Lucro da Oi cai 41% no 1º trimestre

A empresa registrou lucro líquido consolidado de R$ 262 milhões no período

Eulina Oliveira e Rodrigo Petry, da Agência Estado,

30 de abril de 2013 | 07h52

A Oi registrou lucro líquido consolidado de R$ 262 milhões no primeiro trimestre de 2013, o que representa uma queda de 41% na comparação com igual período de 2012, quando houve a reorganização societária do grupo. A companhia ressalta, na apresentação dos resultados, que o lucro líquido de janeiro a março do ano passado refere-se a um mês de resultados da Oi S.A e a dois meses do resultado da antiga BrT.

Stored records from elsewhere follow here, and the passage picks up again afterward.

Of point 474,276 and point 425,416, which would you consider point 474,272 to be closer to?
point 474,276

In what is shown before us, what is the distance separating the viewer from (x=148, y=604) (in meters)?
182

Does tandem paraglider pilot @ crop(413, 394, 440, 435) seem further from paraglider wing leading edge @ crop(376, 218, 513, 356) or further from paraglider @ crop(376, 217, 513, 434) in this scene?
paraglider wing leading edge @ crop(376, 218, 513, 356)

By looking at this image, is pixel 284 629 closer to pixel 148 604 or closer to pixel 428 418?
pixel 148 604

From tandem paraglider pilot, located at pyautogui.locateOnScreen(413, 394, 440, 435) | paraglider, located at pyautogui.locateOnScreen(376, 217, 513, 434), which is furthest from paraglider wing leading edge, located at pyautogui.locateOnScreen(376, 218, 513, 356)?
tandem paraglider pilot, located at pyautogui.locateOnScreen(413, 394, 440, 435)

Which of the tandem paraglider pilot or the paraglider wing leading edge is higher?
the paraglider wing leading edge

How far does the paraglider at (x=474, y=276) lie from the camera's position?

O Ebitda (lucro antes de juros, impostos, depreciação e amortização) da Oi no primeiro trimestre deste ano foi de R$ 2,151 bilhões, aumento de 6,6% ante igual intervalo de 2012. A margem Ebitda foi de 30,5% de janeiro a março de 2013, avanço de 0,8 ponto porcentual na mesma base de comparação. A receita líquida da companhia foi de R$ 7,041 bilhões no primeiro trimestre deste ano, crescimento de 3,5% sobre o mesmo período de 2012.

Dívida líquida

A operadora de telefonia encerrou o primeiro trimestre do ano com uma relação entre a dívida líquida e o Ebitda de 3,05 vezes, pouco acima do limite de 3 vezes imposto pelo conselho de administração da empresa para o pagamento de dividendos. "É fundamental ressaltar, porém, que tanto a companhia como seu conselho estão comprometidos em manter a política de remuneração aos acionistas", afirmou a empresa, em comunicado.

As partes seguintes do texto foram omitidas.